#### Text provided
4) Define the Function for Agent Response and Add it as a Node to the Graph

def chatbot(state: State):
    return {"messages": [llm_with_tools.invoke(state["messages"])]}

graph_builder.add_node("agent", chatbot)

5) Define Tool Node and Add it to the Graph

code_execution = ToolNode(tools=[python_repl])
graph_builder.add_node("tools", code_execution)

If the large language model returns a tool call, we need to route it to the tool node; otherwise, we can end. We define a routing function and then add other edges.

def route_tools(state: State):
    """
    Used in conditional edges, if the last message contains a tool call, route to the tool node; otherwise, route to end.
    """
    if isinstance(state, list):
        ai_message = state[-1]
    elif messages := state.get("messages", []):
        ai_message = messages[-1]
    else:
        raise ValueError(f"No message found in input state for tool edge: {state}")

    if hasattr(ai_message, "tool_calls") and len(ai_message.tool_calls) > 0:
        return"tools"
    return END

graph_builder.add_conditional_edges(
    "agent",
    route_tools,
    {"tools": "tools", END: END},
)
graph_builder.add_edge("tools", "agent")

6) Add Memory for Chatting with the Agent

memory = MemorySaver()
graph = graph_builder.compile(checkpointer=memory)

7) Compile and Display the Graph

graph = graph_builder.compile(checkpointer=memory)
display(Image(graph.get_graph().draw_mermaid_png()))

8) Start Chatting

With memory added, we assign a unique thread ID for each conversation and start chatting on that thread.

config = {"configurable": {"thread_id": "1"}}

def stream_graph_updates(user_input: str):
    events = graph.stream(
        {"messages": [("user", user_input)]}, config, stream_mode="values"
    )
    for event in events:
        event["messages"][-1].pretty_print()

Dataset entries
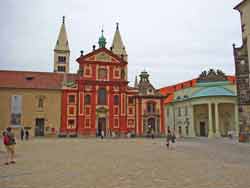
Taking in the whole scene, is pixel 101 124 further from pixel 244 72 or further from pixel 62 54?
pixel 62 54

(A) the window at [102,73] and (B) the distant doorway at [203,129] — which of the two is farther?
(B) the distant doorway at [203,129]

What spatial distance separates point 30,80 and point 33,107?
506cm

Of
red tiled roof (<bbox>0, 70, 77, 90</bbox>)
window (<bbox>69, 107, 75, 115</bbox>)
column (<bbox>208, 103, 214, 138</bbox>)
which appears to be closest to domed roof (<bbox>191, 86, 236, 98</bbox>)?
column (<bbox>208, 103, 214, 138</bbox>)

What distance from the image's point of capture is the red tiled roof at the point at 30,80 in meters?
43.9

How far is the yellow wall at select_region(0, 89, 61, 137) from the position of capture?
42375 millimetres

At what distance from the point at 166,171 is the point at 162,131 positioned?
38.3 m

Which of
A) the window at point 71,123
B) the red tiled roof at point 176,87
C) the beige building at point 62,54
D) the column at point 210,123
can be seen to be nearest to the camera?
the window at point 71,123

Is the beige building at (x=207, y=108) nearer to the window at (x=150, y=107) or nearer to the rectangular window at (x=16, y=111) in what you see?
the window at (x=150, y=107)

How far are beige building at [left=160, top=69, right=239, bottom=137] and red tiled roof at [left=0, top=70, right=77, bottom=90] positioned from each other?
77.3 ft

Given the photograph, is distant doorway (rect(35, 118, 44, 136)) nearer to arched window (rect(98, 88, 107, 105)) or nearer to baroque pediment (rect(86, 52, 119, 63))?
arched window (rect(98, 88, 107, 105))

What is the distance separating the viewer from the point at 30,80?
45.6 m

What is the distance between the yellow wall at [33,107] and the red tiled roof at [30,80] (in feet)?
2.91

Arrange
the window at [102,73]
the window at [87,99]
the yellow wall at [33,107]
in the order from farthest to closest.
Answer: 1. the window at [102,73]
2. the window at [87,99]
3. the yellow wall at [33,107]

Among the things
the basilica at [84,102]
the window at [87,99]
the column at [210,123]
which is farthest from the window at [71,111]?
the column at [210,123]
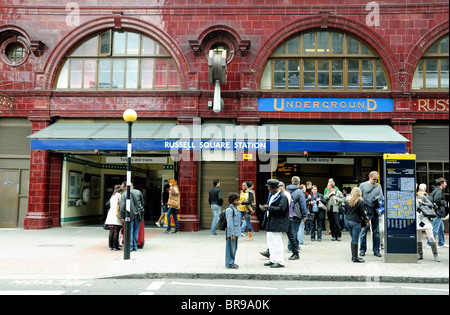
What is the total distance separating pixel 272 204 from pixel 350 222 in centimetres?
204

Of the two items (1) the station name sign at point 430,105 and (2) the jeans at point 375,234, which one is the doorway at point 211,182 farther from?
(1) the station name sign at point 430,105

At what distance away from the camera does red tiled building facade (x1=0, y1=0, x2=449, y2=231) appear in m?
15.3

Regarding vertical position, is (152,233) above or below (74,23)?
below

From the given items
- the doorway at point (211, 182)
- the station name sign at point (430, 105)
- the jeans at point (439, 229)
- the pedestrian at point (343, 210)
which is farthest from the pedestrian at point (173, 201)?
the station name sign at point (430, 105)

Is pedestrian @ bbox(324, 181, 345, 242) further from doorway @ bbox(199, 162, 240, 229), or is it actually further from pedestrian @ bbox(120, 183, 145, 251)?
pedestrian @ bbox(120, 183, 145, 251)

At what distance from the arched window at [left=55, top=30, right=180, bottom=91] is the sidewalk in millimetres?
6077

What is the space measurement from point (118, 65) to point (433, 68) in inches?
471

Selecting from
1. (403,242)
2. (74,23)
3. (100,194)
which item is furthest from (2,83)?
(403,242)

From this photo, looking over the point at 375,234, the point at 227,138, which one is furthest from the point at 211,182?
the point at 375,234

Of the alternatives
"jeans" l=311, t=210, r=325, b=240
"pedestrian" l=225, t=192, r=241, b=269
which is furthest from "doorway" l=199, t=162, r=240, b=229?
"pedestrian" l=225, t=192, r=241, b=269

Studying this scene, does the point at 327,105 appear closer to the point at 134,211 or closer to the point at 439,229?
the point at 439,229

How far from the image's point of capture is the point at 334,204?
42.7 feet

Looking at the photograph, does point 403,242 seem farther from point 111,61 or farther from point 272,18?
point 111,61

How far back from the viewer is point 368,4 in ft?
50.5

--

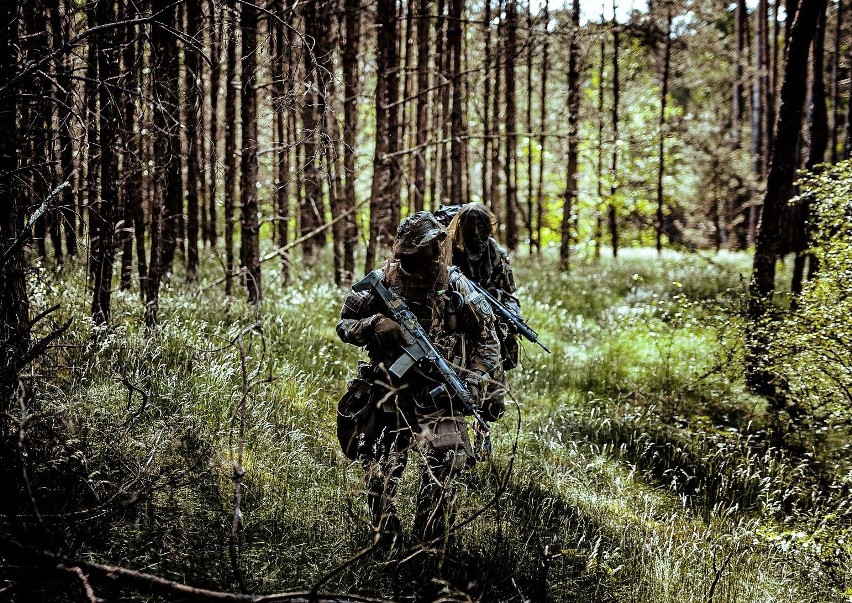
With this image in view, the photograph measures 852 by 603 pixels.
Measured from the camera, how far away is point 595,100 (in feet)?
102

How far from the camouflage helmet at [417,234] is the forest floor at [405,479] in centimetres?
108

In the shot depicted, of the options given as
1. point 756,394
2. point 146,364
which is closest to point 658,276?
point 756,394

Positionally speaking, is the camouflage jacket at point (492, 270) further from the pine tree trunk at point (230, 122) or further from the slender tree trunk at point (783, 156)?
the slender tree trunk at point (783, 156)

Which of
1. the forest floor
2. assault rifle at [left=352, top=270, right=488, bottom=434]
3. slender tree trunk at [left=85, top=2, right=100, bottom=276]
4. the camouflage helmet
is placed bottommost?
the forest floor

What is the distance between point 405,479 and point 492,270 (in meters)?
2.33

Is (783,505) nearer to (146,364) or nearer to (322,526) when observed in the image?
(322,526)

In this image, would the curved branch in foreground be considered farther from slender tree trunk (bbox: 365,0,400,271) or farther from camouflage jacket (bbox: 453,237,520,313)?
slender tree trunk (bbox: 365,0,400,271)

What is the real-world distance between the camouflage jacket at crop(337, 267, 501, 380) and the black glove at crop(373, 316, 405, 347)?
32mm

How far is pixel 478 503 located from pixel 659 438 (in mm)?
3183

#### What is required
Please reproduce the stretch of the graph-building walkthrough from "memory = MemorySaver()" through "on that thread.", swapping "conversation" for "chat session". The dataset rows are separate from the walkthrough.

#### Output of the task
memory = MemorySaver()
graph = graph_builder.compile(checkpointer=memory)

7) Compile and Display the Graph

graph = graph_builder.compile(checkpointer=memory)
display(Image(graph.get_graph().draw_mermaid_png()))

8) Start Chatting

With memory added, we assign a unique thread ID for each chat session and start chatting on that thread.